Rasenpflege erfordert oft mehr als nur Rasenmähen: Lüften, Vertikutieren und Rasenkanten schneiden gehören genauso dazu. Hier lesen Sie alles zu den häufigsten Rasenpflege-Geräten.

  • Im Frühling sollte der Rasen vertikutiert werden
  • Ein Rasenkantenschneider sorgt für perfekte Rasenkanten
  • Rasentrimmer eignen sich für schwer zugängliche Stellen im Garten

Frankfurt am Main – Wer perfekten, grünen Rasen möchte, muss ihn richtig pflegen. Neben dem Rasenmäher sind vor allem Vertikutierer, Rasentrimmer und Rasenkantenschneider hilfreich, aber auch andere Gartengeräte sowie Dünger und Bewässerung können zur Rasenpflege beitragen.

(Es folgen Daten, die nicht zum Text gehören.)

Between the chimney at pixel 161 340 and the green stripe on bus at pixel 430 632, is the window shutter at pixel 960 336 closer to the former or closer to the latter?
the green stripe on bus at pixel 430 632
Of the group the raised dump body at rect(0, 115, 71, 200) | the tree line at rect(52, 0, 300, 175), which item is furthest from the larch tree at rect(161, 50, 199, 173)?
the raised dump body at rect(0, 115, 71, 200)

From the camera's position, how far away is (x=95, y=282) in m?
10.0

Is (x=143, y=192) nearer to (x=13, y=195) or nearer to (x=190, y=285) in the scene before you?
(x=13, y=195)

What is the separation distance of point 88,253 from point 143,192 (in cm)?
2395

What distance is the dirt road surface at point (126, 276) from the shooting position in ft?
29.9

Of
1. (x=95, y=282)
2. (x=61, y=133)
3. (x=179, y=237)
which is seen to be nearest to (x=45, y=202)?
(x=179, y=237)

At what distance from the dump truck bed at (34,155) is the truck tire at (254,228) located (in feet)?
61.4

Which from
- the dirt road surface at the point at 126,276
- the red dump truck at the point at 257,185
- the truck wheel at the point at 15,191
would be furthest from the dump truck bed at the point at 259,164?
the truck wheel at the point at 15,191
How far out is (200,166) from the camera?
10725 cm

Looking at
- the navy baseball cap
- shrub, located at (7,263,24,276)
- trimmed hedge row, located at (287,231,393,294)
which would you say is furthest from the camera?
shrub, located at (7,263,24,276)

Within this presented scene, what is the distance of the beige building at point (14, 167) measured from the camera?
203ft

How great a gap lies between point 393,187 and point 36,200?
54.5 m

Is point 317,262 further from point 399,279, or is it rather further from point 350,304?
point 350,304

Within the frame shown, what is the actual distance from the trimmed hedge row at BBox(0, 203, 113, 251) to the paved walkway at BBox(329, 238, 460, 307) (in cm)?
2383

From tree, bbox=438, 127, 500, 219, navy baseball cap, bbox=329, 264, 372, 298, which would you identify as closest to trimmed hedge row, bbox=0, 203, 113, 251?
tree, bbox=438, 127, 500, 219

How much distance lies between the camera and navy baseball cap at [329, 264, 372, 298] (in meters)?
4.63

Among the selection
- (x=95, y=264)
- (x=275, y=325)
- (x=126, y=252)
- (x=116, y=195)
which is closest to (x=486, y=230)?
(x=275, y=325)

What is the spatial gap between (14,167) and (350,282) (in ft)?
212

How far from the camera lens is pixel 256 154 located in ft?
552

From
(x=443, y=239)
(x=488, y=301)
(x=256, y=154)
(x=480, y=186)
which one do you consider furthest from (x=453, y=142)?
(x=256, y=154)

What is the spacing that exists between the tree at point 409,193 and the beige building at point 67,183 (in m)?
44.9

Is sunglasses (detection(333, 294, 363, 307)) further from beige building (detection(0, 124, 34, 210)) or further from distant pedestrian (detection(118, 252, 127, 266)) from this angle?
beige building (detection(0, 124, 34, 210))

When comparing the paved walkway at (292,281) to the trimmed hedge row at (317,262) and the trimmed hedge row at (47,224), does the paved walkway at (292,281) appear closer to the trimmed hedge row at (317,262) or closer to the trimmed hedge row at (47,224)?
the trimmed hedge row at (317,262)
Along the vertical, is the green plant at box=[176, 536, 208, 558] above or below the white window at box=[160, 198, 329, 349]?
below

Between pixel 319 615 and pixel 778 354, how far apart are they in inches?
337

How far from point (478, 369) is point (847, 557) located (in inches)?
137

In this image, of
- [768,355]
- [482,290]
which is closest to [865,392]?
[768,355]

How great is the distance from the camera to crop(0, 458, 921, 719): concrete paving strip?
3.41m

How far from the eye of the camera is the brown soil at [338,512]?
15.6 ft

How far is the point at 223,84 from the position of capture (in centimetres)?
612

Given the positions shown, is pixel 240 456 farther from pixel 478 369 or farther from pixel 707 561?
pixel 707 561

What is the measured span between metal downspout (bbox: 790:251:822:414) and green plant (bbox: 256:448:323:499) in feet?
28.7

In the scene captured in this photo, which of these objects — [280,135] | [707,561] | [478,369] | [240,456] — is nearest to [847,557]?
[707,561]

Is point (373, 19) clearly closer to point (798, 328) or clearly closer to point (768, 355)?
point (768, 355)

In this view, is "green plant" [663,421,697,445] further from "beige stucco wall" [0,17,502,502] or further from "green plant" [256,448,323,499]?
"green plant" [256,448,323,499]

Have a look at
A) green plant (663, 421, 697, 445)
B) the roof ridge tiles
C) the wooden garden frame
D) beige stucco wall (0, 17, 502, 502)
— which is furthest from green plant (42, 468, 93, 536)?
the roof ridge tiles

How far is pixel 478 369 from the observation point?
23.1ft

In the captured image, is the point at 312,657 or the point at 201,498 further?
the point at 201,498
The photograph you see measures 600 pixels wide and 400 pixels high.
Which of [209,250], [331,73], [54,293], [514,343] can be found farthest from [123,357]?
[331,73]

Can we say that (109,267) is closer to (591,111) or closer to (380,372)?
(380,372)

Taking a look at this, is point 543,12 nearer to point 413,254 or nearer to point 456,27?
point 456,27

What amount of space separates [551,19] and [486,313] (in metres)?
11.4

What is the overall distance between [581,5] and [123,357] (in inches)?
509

Der Rasen sollte dabei nicht nur regelmäßig gemäht werden, es ist auch wichtig, dass genug Sauerstoff an die Wurzeln gelangt und Moos und Rasenfilz nicht überhand nehmen. Rasenlüfter und Vertikutierer können helfen. Für den optischen Feinschliff nach dem Rasenmähen sorgt außerdem ein Rasenkantenschneider und ein Rasentrimmer erreicht Stellen, für die der Rasenmäher zu hoch gebaut ist.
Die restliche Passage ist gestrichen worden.